» Source extract:
──────

We just have been very hardheaded to not listen. That’s okay, as long as the lights come on eventually, that’s okay. On the fifteenth, the sheaf of firstfruits of barley, the new harvest would be offered as a wave offering along with a yearling, as a burnt offering, the prescribed meal offering (we just went through the offerings), two-tenths of an ephah of flour and a drink offering, a quarter of a hin of wine. So you’ve got the prescribed offerings around the pass, around the Passover as well, not just the Paschal lamb, but all the other steps involved in offering. And did it matter to God? It did.
Here’s where God starts looking to see if people are keeping His ordinances. Kind of interesting. Each of the seven days of this feast, a goat was offered as a sin offering, two young bullocks, a ram, and seven yearling lambs were offered as burnt offerings after the continual sacrifice. So it’s a lot of offerings and a lot of blood and a lot of burning of stuff, just a lot. On the seventh day, the Sabbath rest, a holy assembly brought the festivities to a close. That also signaled that the morrow which would begin at sundown, leavened bread could now safely be consumed in the household. Now if you read the celebration for Unleavened Bread, even though I’m on the Passover, you’ll read several instances, where we are right now, Leviticus, I’m sorry, Exodus, both in Exodus 23, 34, and Leviticus 23, and Deuteronomy 16. You’ve got those references, so if you want more information on that, read it there. Now, for the language part, the Passover or what is commonly Hebrew, Pesach, obviously refers to or signifies “to stride,” “to spring over,” or “to spare.” And what’s interesting is if you look, this is a this is The Englishman’s Hebrew Concordance of the Old Testament.
Thank you. Let me get my little pointing stick here so I can show you. So you’ve got the word here, so you can see it, Pesach, it is the Lord’s Passover, we just read that. But I want you to look at what’s above it because as you know, Hebrew usually works with the three root consonants. So you can see the three, the vowel points are underneath, but here take a look from Pesach to Pesach, and here we have, for example, “I will pass over,” and here it is “the Lord’s Passover,” so you can see the proximity, it’s just the vowel points of the, of the words themselves that change. And I point that out to you for two reasons. One is to show you how easy it is to blur things up in Hebrew, but also to show you the correlation between passing over and the word Passover; they’re the same. If we take the feasts or the set times, I think there are seven: Passover, Feast of Unleavened Bread, Firstfruits, Pentecost, Trumpets, Atonement, and Tabernacles; that is seven.

──────

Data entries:
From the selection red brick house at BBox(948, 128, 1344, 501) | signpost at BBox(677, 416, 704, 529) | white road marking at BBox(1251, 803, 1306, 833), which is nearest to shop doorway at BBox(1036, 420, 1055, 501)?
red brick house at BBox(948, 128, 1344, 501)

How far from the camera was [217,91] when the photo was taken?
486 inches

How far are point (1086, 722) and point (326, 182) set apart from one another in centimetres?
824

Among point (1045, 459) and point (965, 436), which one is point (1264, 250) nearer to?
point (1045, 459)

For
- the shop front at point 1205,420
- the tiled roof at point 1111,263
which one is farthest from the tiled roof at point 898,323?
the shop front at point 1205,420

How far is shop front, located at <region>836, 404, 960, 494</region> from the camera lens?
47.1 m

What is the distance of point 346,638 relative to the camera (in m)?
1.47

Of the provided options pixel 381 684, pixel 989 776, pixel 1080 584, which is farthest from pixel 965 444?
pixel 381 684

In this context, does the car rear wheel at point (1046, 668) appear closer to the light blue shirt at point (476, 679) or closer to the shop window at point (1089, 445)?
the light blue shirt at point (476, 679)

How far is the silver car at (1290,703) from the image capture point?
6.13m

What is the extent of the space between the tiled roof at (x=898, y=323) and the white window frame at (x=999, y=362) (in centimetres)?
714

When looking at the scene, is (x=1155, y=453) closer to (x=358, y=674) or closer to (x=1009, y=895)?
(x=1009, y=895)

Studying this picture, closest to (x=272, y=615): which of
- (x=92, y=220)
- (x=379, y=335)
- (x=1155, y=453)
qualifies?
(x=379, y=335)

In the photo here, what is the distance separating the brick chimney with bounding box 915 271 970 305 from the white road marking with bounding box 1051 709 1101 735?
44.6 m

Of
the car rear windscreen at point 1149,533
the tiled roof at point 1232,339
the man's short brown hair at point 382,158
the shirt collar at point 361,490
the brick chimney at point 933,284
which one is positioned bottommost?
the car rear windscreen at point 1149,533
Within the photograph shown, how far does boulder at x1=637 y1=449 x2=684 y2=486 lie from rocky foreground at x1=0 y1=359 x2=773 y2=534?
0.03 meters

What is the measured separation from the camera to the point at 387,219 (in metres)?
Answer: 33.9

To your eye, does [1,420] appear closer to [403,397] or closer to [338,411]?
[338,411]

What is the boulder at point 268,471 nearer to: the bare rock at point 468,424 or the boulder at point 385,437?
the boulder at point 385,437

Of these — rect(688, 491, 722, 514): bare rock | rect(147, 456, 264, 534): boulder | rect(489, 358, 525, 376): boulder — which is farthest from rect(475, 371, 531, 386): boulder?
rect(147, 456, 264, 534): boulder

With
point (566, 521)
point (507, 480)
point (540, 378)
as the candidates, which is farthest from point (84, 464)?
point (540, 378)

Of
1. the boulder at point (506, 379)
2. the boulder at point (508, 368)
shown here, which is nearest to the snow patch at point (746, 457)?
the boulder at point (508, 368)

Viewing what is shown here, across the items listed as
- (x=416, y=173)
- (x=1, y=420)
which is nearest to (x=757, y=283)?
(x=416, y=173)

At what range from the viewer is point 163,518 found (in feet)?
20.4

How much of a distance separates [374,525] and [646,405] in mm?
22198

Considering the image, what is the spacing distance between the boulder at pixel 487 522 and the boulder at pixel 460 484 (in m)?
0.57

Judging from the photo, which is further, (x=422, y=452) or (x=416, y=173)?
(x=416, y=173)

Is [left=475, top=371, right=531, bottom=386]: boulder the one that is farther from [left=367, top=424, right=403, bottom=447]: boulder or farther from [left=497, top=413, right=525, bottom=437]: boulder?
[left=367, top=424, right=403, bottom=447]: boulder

──────

» Required actions:
**A)** Answer these about the Passover talk:
(i) How much wine made up the drink offering on the fifteenth?
(ii) What animal was offered as a sin offering on each of the seven days of the feast?
(iii) Which set time comes last in the speaker's list of seven?
**B)** Please quote the Passover talk word for word, starting at "We just have" and ending at "God? It did.".

» Answers to the tasks:
**A)**
(i) A quarter of a hin.
(ii) A goat.
(iii) Tabernacles.

**B)**
We just have been very hardheaded to not listen. That’s okay, as long as the lights come on eventually, that’s okay. On the fifteenth, the sheaf of firstfruits of barley, the new harvest would be offered as a wave offering along with a yearling, as a burnt offering, the prescribed meal offering (we just went through the offerings), two-tenths of an ephah of flour and a drink offering, a quarter of a hin of wine. So you’ve got the prescribed offerings around the pass, around the Passover as well, not just the Paschal lamb, but all the other steps involved in offering. And did it matter to God? It did.